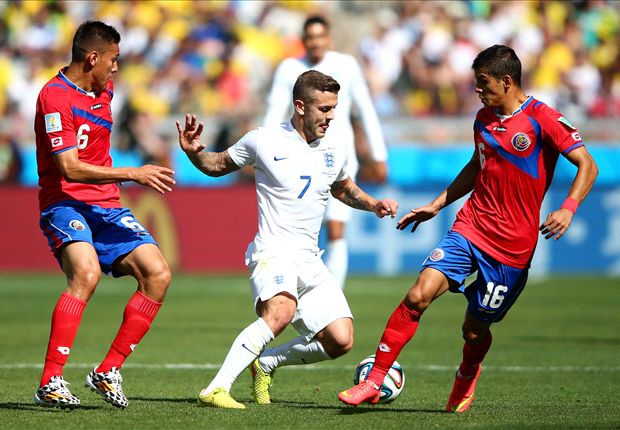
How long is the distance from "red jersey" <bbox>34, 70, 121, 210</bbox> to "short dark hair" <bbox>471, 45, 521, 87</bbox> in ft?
7.63

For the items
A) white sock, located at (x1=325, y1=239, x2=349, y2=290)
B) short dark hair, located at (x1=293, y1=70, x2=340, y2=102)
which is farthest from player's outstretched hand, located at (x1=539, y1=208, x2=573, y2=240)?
white sock, located at (x1=325, y1=239, x2=349, y2=290)

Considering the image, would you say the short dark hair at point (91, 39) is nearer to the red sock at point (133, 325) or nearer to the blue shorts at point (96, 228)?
the blue shorts at point (96, 228)

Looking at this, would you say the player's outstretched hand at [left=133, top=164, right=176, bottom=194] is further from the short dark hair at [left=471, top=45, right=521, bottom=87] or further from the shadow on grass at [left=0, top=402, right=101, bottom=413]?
the short dark hair at [left=471, top=45, right=521, bottom=87]

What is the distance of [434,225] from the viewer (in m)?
17.6

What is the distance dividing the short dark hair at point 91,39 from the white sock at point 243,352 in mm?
1941

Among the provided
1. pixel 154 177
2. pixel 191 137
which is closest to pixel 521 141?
pixel 191 137

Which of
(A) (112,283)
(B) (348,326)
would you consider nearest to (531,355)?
(B) (348,326)

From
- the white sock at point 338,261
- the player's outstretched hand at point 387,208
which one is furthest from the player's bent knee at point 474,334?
the white sock at point 338,261

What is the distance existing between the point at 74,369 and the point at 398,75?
12.6 metres

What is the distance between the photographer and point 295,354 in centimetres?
742

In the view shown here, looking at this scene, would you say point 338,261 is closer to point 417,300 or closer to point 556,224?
point 417,300

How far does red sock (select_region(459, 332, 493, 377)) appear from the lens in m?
7.03

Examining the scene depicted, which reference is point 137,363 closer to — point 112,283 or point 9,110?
point 112,283

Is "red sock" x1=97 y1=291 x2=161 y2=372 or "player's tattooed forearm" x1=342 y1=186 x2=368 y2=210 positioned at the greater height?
"player's tattooed forearm" x1=342 y1=186 x2=368 y2=210
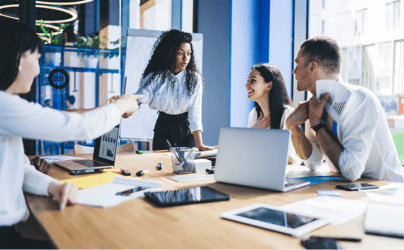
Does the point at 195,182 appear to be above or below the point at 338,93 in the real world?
below

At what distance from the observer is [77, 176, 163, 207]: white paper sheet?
1.21m

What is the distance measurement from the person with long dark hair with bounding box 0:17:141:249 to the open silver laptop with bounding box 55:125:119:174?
21.0 inches

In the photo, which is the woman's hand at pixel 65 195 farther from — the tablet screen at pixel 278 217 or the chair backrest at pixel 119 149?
the chair backrest at pixel 119 149

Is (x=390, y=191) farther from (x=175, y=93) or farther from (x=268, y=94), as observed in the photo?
(x=175, y=93)

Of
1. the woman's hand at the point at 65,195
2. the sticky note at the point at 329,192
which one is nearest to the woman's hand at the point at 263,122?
the sticky note at the point at 329,192

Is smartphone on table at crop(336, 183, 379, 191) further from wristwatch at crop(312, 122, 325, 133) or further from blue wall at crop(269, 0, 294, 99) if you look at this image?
blue wall at crop(269, 0, 294, 99)

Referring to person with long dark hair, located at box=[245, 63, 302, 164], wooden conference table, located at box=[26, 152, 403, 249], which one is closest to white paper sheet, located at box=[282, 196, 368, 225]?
wooden conference table, located at box=[26, 152, 403, 249]

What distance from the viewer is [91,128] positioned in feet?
4.00

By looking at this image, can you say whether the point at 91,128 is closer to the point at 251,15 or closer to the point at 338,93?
the point at 338,93

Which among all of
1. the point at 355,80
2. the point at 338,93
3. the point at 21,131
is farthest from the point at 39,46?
the point at 355,80

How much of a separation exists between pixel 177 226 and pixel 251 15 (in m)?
3.75

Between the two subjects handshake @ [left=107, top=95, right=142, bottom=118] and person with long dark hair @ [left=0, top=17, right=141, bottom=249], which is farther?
handshake @ [left=107, top=95, right=142, bottom=118]

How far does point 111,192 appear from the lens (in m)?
1.35

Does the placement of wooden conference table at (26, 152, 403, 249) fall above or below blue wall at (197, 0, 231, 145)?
below
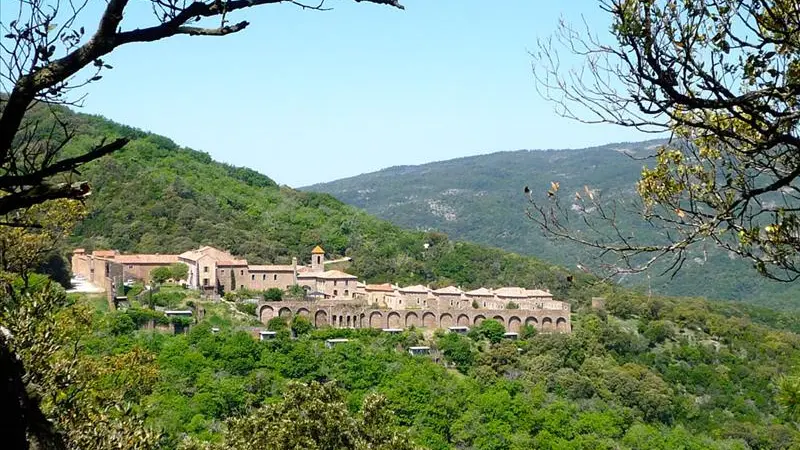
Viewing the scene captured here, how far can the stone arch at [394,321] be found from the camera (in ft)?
165

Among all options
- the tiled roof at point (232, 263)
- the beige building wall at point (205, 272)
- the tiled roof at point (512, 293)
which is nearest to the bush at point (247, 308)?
the beige building wall at point (205, 272)

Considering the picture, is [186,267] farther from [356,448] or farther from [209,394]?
[356,448]

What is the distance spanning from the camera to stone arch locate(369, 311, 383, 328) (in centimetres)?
4991

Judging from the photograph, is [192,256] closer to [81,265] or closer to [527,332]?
[81,265]

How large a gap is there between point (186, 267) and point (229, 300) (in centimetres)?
364

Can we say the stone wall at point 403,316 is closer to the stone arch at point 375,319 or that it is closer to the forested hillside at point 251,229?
the stone arch at point 375,319

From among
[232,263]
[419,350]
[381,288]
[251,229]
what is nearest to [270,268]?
[232,263]

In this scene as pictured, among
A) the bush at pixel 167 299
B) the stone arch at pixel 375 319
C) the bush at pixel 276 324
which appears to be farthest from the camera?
the stone arch at pixel 375 319

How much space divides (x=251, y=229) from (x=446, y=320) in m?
22.9

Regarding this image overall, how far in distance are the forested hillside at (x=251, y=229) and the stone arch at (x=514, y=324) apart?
4595 mm

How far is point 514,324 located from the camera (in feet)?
170

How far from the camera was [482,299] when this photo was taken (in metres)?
53.6

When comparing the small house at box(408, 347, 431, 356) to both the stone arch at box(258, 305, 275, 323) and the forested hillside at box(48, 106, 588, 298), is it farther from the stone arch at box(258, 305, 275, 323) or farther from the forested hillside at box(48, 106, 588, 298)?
the forested hillside at box(48, 106, 588, 298)

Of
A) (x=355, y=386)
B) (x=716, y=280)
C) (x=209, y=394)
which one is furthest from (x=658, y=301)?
(x=716, y=280)
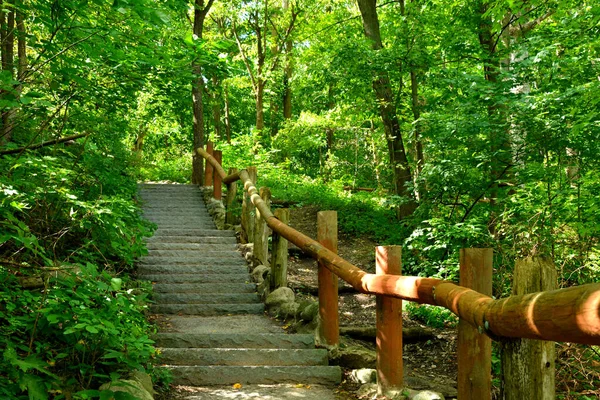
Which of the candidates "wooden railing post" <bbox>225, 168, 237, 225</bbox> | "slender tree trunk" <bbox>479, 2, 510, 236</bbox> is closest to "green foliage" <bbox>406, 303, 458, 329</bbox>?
"slender tree trunk" <bbox>479, 2, 510, 236</bbox>

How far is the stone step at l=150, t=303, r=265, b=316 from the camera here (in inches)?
275

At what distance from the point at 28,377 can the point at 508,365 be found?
2298 millimetres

> Task: Transcribe the full listing character for character. Pictures are excluded.

> Answer:
How long is the distance from "red jersey" <bbox>34, 70, 121, 210</bbox> to "short dark hair" <bbox>471, 45, 521, 87</bbox> in ft?
7.63

For the items
A) white sock, located at (x1=325, y1=239, x2=349, y2=290)
B) short dark hair, located at (x1=293, y1=70, x2=340, y2=102)
which is farthest from player's outstretched hand, located at (x1=539, y1=208, x2=573, y2=240)?
white sock, located at (x1=325, y1=239, x2=349, y2=290)

Considering the image, would you say the short dark hair at point (91, 39) is nearer to the red sock at point (133, 325) or nearer to the blue shorts at point (96, 228)?
the blue shorts at point (96, 228)

Looking at this, would you say the player's outstretched hand at [left=133, top=164, right=176, bottom=194] is further from the short dark hair at [left=471, top=45, right=521, bottom=87] or further from the shadow on grass at [left=0, top=402, right=101, bottom=413]?
the short dark hair at [left=471, top=45, right=521, bottom=87]

What is the distance of [434,225] from the viewer (in m)?
17.6

What is the distance dividing the short dark hair at point 91,39 from the white sock at point 243,352 in mm?
1941

Among the provided
1. pixel 154 177
2. pixel 191 137
which is closest to pixel 521 141?
pixel 191 137

Which of
(A) (112,283)
(B) (348,326)
would you consider nearest to (531,355)?
(B) (348,326)

From
- the white sock at point 338,261
- the player's outstretched hand at point 387,208
which one is furthest from the player's bent knee at point 474,334?
the white sock at point 338,261

What is the distance existing between the point at 74,369 and the point at 398,75?
12.6 metres

What is the distance between the photographer and point 295,354 in centimetres?
742

In the view shown here, looking at this scene, would you say point 338,261 is closer to point 417,300 or closer to point 556,224?
point 417,300

How far does red sock (select_region(459, 332, 493, 377)) appear from the lens in m?
7.03

Examining the scene depicted, which reference is point 137,363 closer to — point 112,283 or point 9,110?
point 112,283

Is "red sock" x1=97 y1=291 x2=161 y2=372 or "player's tattooed forearm" x1=342 y1=186 x2=368 y2=210 positioned at the greater height?
"player's tattooed forearm" x1=342 y1=186 x2=368 y2=210
Does the point at 195,182 appear to be above or below the point at 338,93 in the real world?
below

At what distance from the observer is [77, 176, 163, 207]: white paper sheet?
1.21m

What is the distance measurement from the person with long dark hair with bounding box 0:17:141:249 to the open silver laptop with bounding box 55:125:119:174?
21.0 inches

In the photo, which is the woman's hand at pixel 65 195 farther from — the tablet screen at pixel 278 217 or the chair backrest at pixel 119 149?
the chair backrest at pixel 119 149

Is (x=390, y=191) farther from (x=175, y=93) or farther from (x=268, y=94), as observed in the photo?
(x=175, y=93)

Of
1. the woman's hand at the point at 65,195
2. the sticky note at the point at 329,192
which one is nearest to the woman's hand at the point at 263,122?
the sticky note at the point at 329,192

Is smartphone on table at crop(336, 183, 379, 191) further from wristwatch at crop(312, 122, 325, 133) or further from blue wall at crop(269, 0, 294, 99) if you look at this image?
blue wall at crop(269, 0, 294, 99)

Referring to person with long dark hair, located at box=[245, 63, 302, 164], wooden conference table, located at box=[26, 152, 403, 249], which one is closest to white paper sheet, located at box=[282, 196, 368, 225]?
wooden conference table, located at box=[26, 152, 403, 249]

What distance from the viewer is [91,128] positioned in feet?
4.00

By looking at this image, can you say whether the point at 91,128 is closer to the point at 251,15 or closer to the point at 338,93?
the point at 338,93

Which among all of
1. the point at 355,80
2. the point at 338,93
3. the point at 21,131
is farthest from the point at 39,46?
the point at 355,80

How much of a separation exists between pixel 177 226 and pixel 251 15 (in m)?
3.75

Between the two subjects handshake @ [left=107, top=95, right=142, bottom=118] and person with long dark hair @ [left=0, top=17, right=141, bottom=249], which is farther?
handshake @ [left=107, top=95, right=142, bottom=118]

How far does point 111,192 appear from the lens (in m)?
1.35

Does the placement of wooden conference table at (26, 152, 403, 249) fall above or below blue wall at (197, 0, 231, 145)?
below
Viewing the scene captured here, how far can the stone arch at [394,321] be found from the camera (in ft)?
165

Among all options
- the tiled roof at point (232, 263)
- the beige building wall at point (205, 272)
- the tiled roof at point (512, 293)
which is nearest to the bush at point (247, 308)?
the beige building wall at point (205, 272)

Considering the picture, is [186,267] farther from [356,448] or farther from [209,394]?
[356,448]

What is the distance spanning from the camera to stone arch locate(369, 311, 383, 328) (in centimetres)?
4991

Judging from the photograph, is [192,256] closer to [81,265] or closer to [527,332]?
[81,265]

How large a gap is there between point (186, 267) and point (229, 300) (in centimetres)?
364

Can we say the stone wall at point 403,316 is closer to the stone arch at point 375,319 or that it is closer to the forested hillside at point 251,229?
the stone arch at point 375,319

From among
[232,263]
[419,350]
[381,288]
[251,229]
what is nearest to [270,268]?
[232,263]

In this scene as pictured, among
A) the bush at pixel 167 299
B) the stone arch at pixel 375 319
C) the bush at pixel 276 324
which appears to be farthest from the camera?
the stone arch at pixel 375 319

How much space divides (x=251, y=229) from (x=446, y=320) in m?
22.9

Regarding this image overall, how far in distance are the forested hillside at (x=251, y=229) and the stone arch at (x=514, y=324) apart?
4595 mm

How far is point 514,324 located from the camera (in feet)?
170

How far from the camera was [482,299] when this photo was taken (in metres)?
53.6

When comparing the small house at box(408, 347, 431, 356) to both the stone arch at box(258, 305, 275, 323) and the forested hillside at box(48, 106, 588, 298), is it farther from the stone arch at box(258, 305, 275, 323) or farther from the forested hillside at box(48, 106, 588, 298)?
the forested hillside at box(48, 106, 588, 298)

Of
A) (x=355, y=386)
B) (x=716, y=280)
C) (x=209, y=394)
which one is furthest from (x=658, y=301)?
(x=716, y=280)
Which of the candidates "wooden railing post" <bbox>225, 168, 237, 225</bbox> | "slender tree trunk" <bbox>479, 2, 510, 236</bbox> is closest to "green foliage" <bbox>406, 303, 458, 329</bbox>?
"slender tree trunk" <bbox>479, 2, 510, 236</bbox>

How far is the stone step at l=150, t=303, r=265, b=316 from the camera here (in inches)?
275

At what distance from the point at 28,377 can the point at 508,365 be found?
2298 millimetres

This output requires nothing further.